• What the task requires: Rewrite the part of the data below that opens with the line containing "As portrayed in" and closes with the line containing "From this image" as a JSON list of strings, one string per line, with blank lines omitted. Include only these lines.

• Data provided:
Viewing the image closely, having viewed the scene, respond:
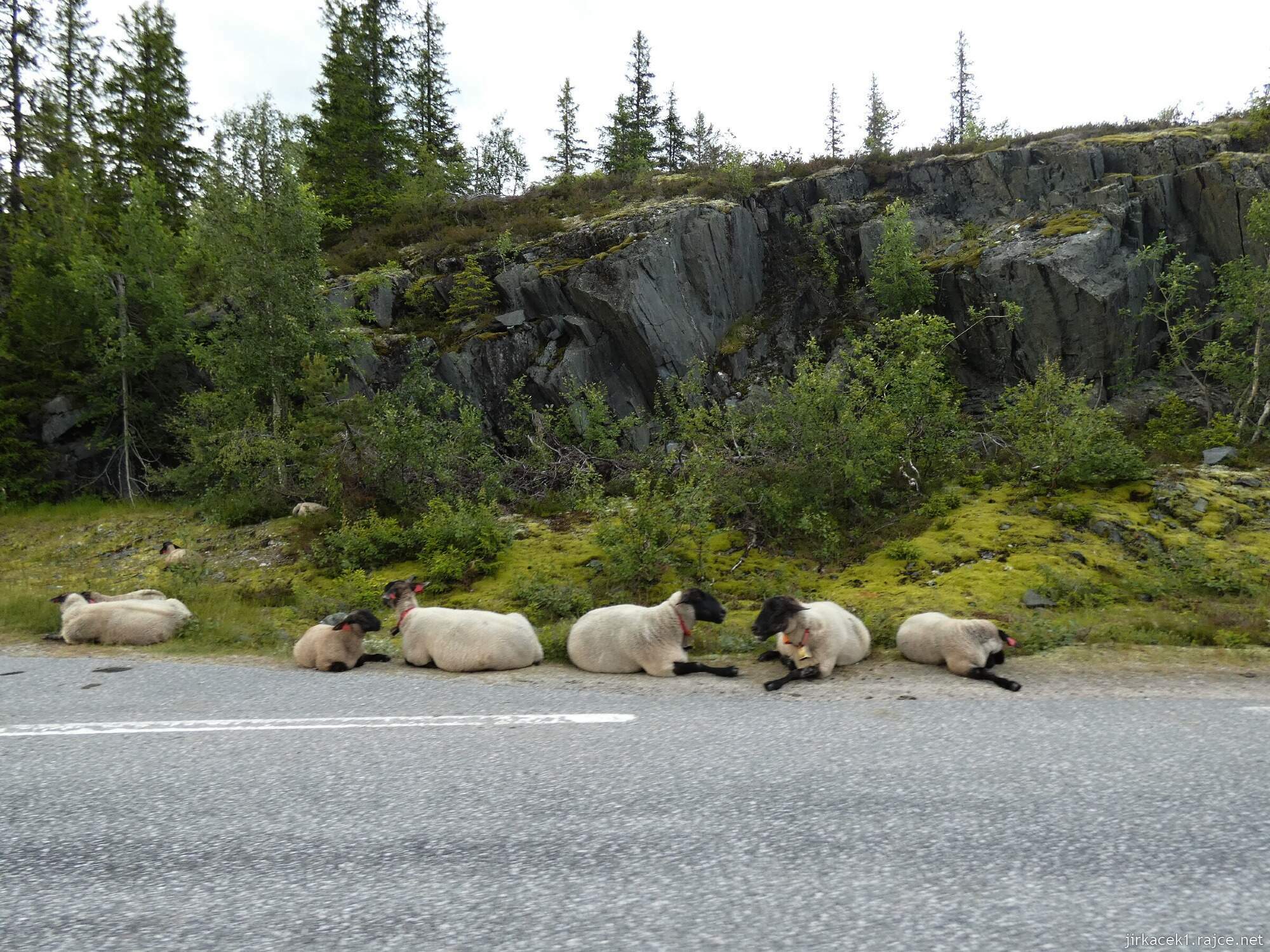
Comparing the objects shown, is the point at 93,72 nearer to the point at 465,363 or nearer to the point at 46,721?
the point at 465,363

--

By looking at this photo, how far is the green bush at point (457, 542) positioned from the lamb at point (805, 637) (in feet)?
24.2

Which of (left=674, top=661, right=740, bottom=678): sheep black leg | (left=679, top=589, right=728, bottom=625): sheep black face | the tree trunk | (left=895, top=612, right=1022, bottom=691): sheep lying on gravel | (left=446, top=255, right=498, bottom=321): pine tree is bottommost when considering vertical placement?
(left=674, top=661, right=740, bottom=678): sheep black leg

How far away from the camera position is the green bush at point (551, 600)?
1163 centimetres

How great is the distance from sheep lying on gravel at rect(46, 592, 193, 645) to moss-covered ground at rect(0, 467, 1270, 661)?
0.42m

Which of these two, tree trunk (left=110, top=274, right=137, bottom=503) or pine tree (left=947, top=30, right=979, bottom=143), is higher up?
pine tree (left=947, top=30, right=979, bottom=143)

==

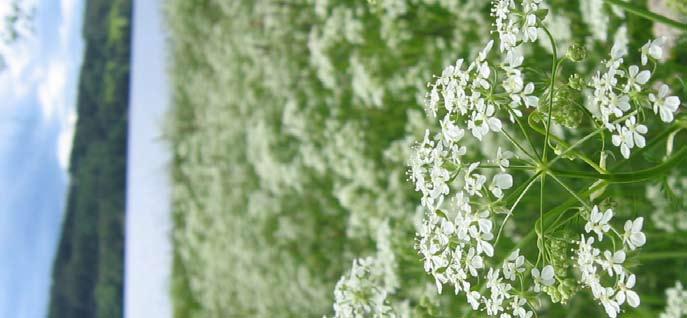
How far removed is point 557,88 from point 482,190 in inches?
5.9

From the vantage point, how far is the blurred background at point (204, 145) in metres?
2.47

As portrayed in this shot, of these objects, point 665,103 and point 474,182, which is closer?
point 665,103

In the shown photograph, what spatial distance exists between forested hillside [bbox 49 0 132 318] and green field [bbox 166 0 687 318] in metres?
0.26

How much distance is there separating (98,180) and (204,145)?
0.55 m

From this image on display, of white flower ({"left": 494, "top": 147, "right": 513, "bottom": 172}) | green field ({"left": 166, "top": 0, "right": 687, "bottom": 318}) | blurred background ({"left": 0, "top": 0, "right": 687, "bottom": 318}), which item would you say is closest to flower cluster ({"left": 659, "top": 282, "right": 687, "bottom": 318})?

• Answer to the exercise:
[
  "As portrayed in this shot, of these objects, point 665,103 and point 474,182, which is closer?",
  "point 665,103",
  "In the shown photograph, what spatial distance exists between forested hillside [bbox 49 0 132 318] and green field [bbox 166 0 687 318] in metres?",
  "0.26",
  "How much distance is there separating (98,180) and (204,145)?",
  "0.55 m",
  "From this image on display, of white flower ({\"left\": 494, \"top\": 147, \"right\": 513, \"bottom\": 172}) | green field ({\"left\": 166, \"top\": 0, \"right\": 687, \"bottom\": 318}) | blurred background ({\"left\": 0, \"top\": 0, \"right\": 687, \"bottom\": 318}), which item would you say is closest to flower cluster ({\"left\": 659, \"top\": 282, \"right\": 687, \"bottom\": 318})?"
]